■ What you have to do ■
Under this line are records; the part from the line containing "Co-organiser George Raiswell" through the line containing "Galerija podova katalog" should be repeated exactly. Please exclude pictures.

■ Exercise material ■

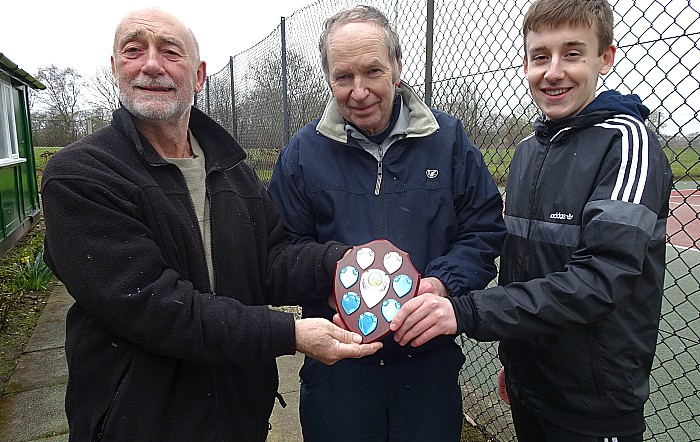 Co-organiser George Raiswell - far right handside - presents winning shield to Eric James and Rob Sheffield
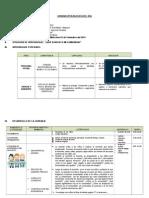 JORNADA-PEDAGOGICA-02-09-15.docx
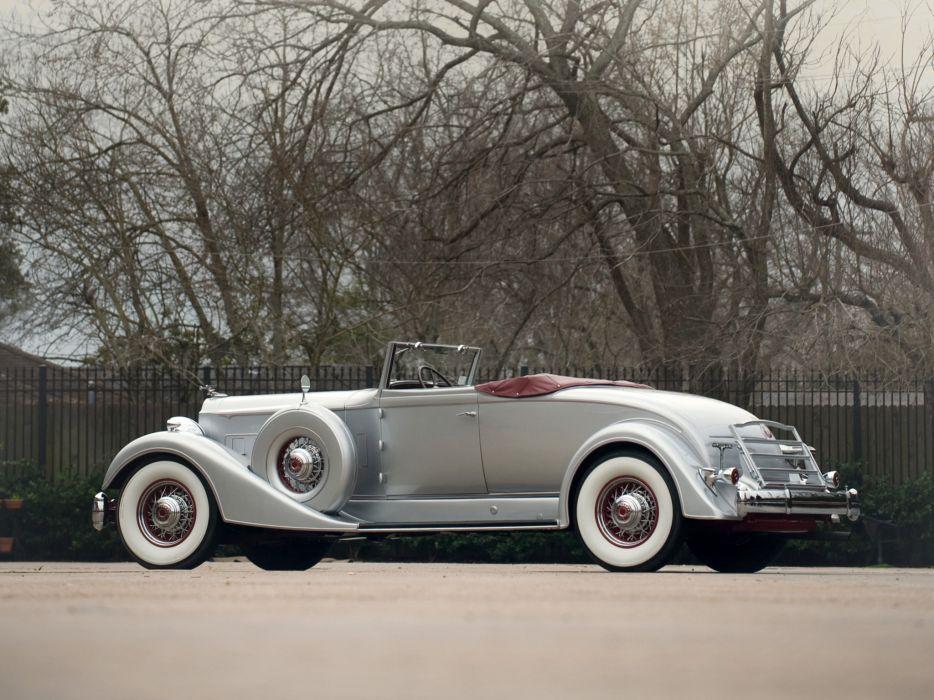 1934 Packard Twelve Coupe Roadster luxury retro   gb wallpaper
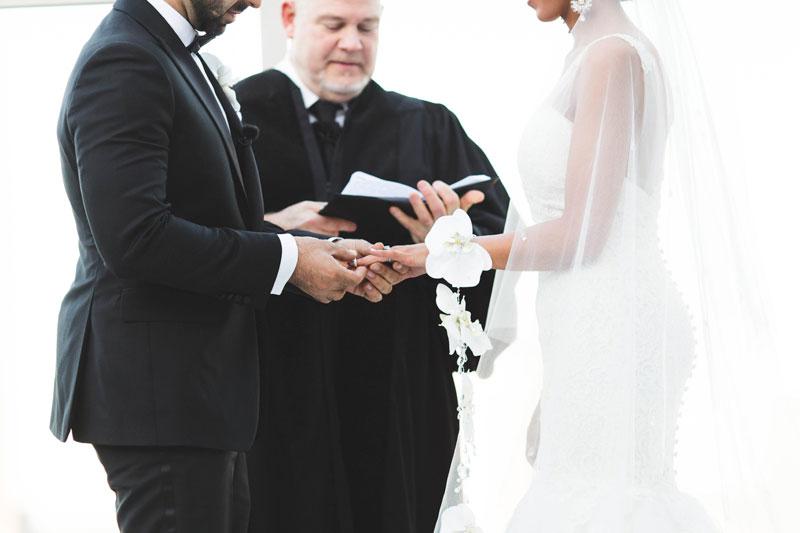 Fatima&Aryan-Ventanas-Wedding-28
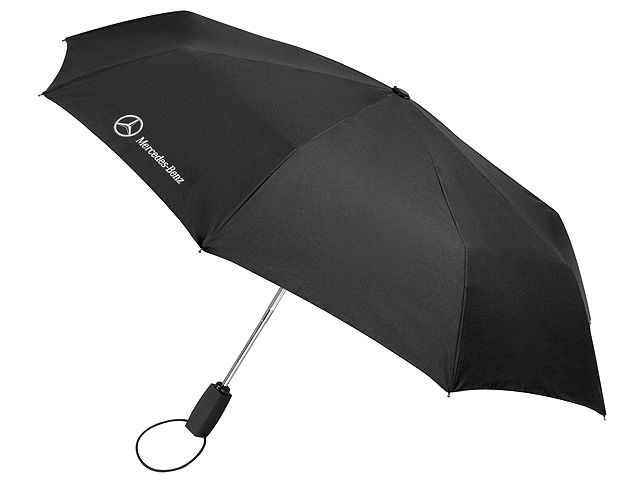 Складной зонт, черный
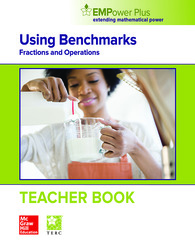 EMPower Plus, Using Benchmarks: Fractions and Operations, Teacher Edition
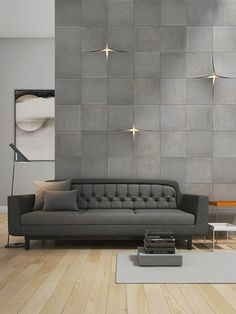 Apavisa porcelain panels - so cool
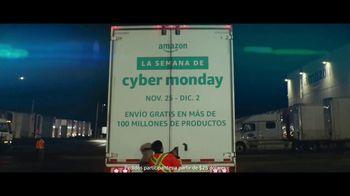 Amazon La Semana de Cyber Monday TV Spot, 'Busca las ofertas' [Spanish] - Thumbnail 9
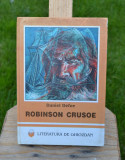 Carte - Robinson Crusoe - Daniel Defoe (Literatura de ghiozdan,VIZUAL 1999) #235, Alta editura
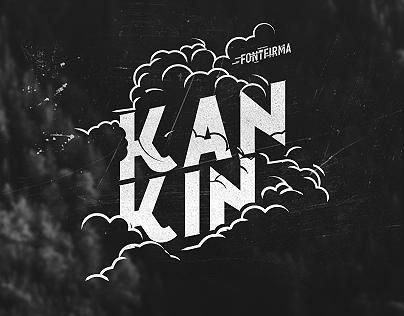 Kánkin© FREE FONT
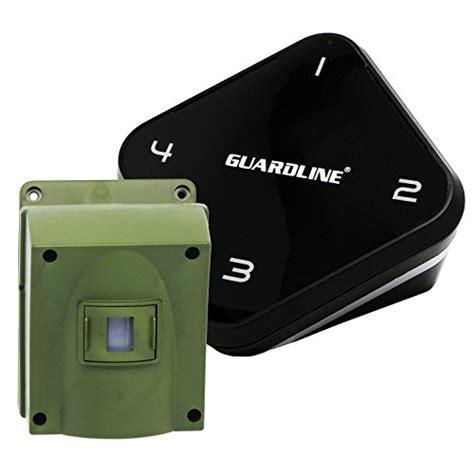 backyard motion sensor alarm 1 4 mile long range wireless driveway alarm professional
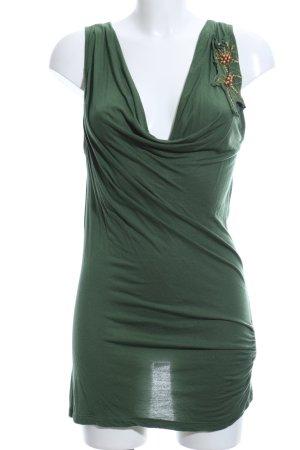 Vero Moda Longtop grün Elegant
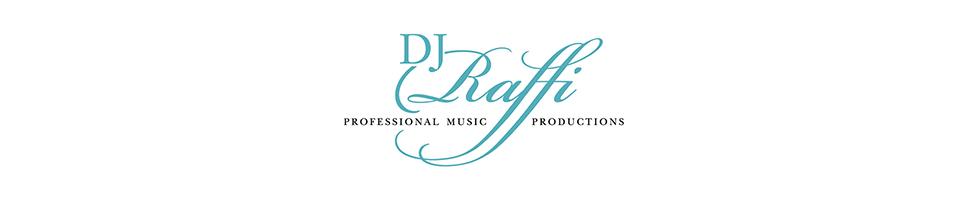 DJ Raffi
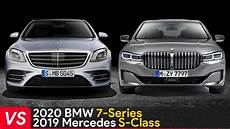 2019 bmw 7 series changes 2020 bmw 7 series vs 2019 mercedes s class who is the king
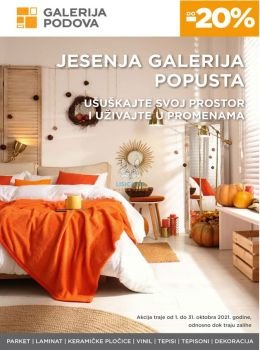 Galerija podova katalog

---

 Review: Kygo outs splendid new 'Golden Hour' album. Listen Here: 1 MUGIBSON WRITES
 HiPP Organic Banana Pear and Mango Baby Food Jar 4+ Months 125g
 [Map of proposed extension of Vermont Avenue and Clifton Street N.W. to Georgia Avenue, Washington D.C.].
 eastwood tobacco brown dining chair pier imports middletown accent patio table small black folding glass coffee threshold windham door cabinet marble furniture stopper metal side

■ Output of the task ■
 Co-organiser George Raiswell - far right handside - presents winning shield to Eric James and Rob Sheffield
 JORNADA-PEDAGOGICA-02-09-15.docx
 1934 Packard Twelve Coupe Roadster luxury retro   gb wallpaper
 Fatima&Aryan-Ventanas-Wedding-28
 Складной зонт, черный
 EMPower Plus, Using Benchmarks: Fractions and Operations, Teacher Edition
 Apavisa porcelain panels - so cool
 Amazon La Semana de Cyber Monday TV Spot, 'Busca las ofertas' [Spanish] - Thumbnail 9
 Carte - Robinson Crusoe - Daniel Defoe (Literatura de ghiozdan,VIZUAL 1999) #235, Alta editura
 Kánkin© FREE FONT
 backyard motion sensor alarm 1 4 mile long range wireless driveway alarm professional
 Vero Moda Longtop grün Elegant
 DJ Raffi
 2019 bmw 7 series changes 2020 bmw 7 series vs 2019 mercedes s class who is the king
 Galerija podova katalog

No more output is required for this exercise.